Text excerpt »
▬▬▬▬▬▬▬▬▬▬

It also has an http endpoint to return the accumulated service-graph.
#### Streaming
`graph-builder` accumulates incoming edges in
[ktable](https://kafka.apache.org/0102/javadoc/org/apache/kafka/streams/kstream/KTable.html), using the stream
[table duality concept](https://docs.confluent.io/current/streams/concepts.html#duality-of-streams-and-tables).
Each row in the ktable represets one graph edge. Each edge is supplemented with some stats such as running count and
last seen timestamp.
Kafka does take care of persisting and replicating the graph ktable across brokers to have fault tolerance.
#### HTTP API
`graph-builder` also acts as an http api to query the graph ktable, using servlets over embedded jetty for implementing
the endpoints.
[Kafka interactive query](https://kafka.apache.org/10/documentation/streams/developer-guide/interactive-queries.html)
is used for fetching service graphs from local.

▬▬▬▬▬▬▬▬▬▬

Dataset extract »
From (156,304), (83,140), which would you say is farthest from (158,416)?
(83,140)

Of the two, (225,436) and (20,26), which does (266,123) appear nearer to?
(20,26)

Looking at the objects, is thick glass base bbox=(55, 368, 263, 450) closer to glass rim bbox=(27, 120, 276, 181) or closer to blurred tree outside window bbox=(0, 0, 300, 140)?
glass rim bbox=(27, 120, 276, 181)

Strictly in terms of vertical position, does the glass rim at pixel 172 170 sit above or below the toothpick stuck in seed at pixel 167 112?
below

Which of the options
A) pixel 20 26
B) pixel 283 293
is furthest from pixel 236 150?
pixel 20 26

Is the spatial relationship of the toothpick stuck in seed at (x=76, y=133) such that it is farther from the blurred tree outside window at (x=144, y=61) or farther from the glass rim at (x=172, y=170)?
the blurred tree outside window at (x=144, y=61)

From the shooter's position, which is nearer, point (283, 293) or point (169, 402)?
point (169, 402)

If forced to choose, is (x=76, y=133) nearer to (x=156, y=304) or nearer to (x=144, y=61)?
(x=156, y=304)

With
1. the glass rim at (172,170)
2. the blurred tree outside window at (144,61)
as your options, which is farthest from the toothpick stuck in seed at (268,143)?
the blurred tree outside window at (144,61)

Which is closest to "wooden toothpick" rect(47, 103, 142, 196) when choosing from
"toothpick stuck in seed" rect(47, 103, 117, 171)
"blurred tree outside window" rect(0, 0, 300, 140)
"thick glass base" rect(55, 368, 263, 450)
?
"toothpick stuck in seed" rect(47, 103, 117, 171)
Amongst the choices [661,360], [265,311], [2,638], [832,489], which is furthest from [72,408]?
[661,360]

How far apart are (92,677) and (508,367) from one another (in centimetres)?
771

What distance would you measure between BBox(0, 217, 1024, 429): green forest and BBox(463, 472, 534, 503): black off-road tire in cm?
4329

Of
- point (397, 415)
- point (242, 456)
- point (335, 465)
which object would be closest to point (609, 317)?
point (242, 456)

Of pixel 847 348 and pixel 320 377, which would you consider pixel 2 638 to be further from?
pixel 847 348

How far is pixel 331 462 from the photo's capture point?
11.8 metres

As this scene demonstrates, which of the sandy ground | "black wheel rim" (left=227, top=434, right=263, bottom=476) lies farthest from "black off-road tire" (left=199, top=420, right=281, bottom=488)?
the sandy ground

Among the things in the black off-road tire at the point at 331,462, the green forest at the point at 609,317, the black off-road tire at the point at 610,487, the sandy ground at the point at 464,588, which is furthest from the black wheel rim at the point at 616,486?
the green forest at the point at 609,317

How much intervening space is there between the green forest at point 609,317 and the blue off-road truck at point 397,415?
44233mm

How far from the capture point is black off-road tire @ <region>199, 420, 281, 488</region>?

▬▬▬▬▬▬▬▬▬▬

Do this »
Reproduce the graph-builder text above word for word, from its first line to its last.

Answer for the task »
It also has an http endpoint to return the accumulated service-graph.
#### Streaming
`graph-builder` accumulates incoming edges in
[ktable](https://kafka.apache.org/0102/javadoc/org/apache/kafka/streams/kstream/KTable.html), using the stream
[table duality concept](https://docs.confluent.io/current/streams/concepts.html#duality-of-streams-and-tables).
Each row in the ktable represets one graph edge. Each edge is supplemented with some stats such as running count and
last seen timestamp.
Kafka does take care of persisting and replicating the graph ktable across brokers to have fault tolerance.
#### HTTP API
`graph-builder` also acts as an http api to query the graph ktable, using servlets over embedded jetty for implementing
the endpoints.
[Kafka interactive query](https://kafka.apache.org/10/documentation/streams/developer-guide/interactive-queries.html)
is used for fetching service graphs from local.